▶ _Extracted records_

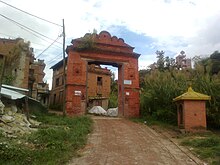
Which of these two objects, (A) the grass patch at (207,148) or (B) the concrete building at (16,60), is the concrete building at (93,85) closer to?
(B) the concrete building at (16,60)

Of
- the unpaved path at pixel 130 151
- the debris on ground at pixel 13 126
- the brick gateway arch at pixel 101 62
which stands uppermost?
the brick gateway arch at pixel 101 62

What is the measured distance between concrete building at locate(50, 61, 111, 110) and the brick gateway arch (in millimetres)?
14565

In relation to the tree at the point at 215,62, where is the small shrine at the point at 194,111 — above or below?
below

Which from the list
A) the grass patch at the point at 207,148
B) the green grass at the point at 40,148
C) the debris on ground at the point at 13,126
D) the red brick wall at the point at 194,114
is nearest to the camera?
the green grass at the point at 40,148

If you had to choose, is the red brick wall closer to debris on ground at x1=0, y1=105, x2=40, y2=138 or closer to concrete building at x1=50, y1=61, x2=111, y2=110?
debris on ground at x1=0, y1=105, x2=40, y2=138

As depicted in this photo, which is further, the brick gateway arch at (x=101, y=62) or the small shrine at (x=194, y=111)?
the brick gateway arch at (x=101, y=62)

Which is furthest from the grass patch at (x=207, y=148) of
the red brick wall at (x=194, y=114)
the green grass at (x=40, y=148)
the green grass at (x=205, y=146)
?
the green grass at (x=40, y=148)

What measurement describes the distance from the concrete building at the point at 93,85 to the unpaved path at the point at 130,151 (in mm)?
25518

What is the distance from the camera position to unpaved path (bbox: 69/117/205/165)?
9.28 meters

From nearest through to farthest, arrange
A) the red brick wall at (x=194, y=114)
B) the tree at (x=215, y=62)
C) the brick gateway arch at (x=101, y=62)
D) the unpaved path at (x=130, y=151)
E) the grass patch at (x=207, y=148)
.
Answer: the unpaved path at (x=130, y=151)
the grass patch at (x=207, y=148)
the red brick wall at (x=194, y=114)
the brick gateway arch at (x=101, y=62)
the tree at (x=215, y=62)

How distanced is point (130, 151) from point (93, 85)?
1311 inches

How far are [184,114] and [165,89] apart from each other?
4452mm

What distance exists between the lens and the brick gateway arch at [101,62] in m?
23.9

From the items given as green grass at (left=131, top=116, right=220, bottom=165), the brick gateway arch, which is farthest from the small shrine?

▶ _Required task_
Restate the final lines of the listing above word for word, beginning at the line that contains "If you had to".

▶ _Solution below_
If you had to choose, is the red brick wall closer to debris on ground at x1=0, y1=105, x2=40, y2=138 or closer to concrete building at x1=50, y1=61, x2=111, y2=110?
debris on ground at x1=0, y1=105, x2=40, y2=138

As depicted in this photo, which is further, the brick gateway arch at (x=101, y=62) or the small shrine at (x=194, y=111)?
the brick gateway arch at (x=101, y=62)

Which is furthest from the grass patch at (x=207, y=148) of
the red brick wall at (x=194, y=114)
the green grass at (x=40, y=148)
the green grass at (x=205, y=146)
?
the green grass at (x=40, y=148)

What measurement describes the distance from the concrete building at the point at 93,85 to the unpaved path at the point at 130,151 (in mm)?
25518

What is the distance from the camera position to unpaved path (bbox: 69/117/205/165)?
9.28 meters

From nearest through to farthest, arrange
A) the red brick wall at (x=194, y=114)
B) the tree at (x=215, y=62)
C) the brick gateway arch at (x=101, y=62)
D) the unpaved path at (x=130, y=151)
E) the grass patch at (x=207, y=148)
.
Answer: the unpaved path at (x=130, y=151)
the grass patch at (x=207, y=148)
the red brick wall at (x=194, y=114)
the brick gateway arch at (x=101, y=62)
the tree at (x=215, y=62)

How distanced is point (130, 151) from point (93, 85)?
1311 inches

How far are [184,114] and [165,89] apart from each other?
4452mm

What distance exists between the lens and the brick gateway arch at [101,62] in m?
23.9

From the items given as green grass at (left=131, top=116, right=220, bottom=165), the brick gateway arch, which is farthest from the small shrine?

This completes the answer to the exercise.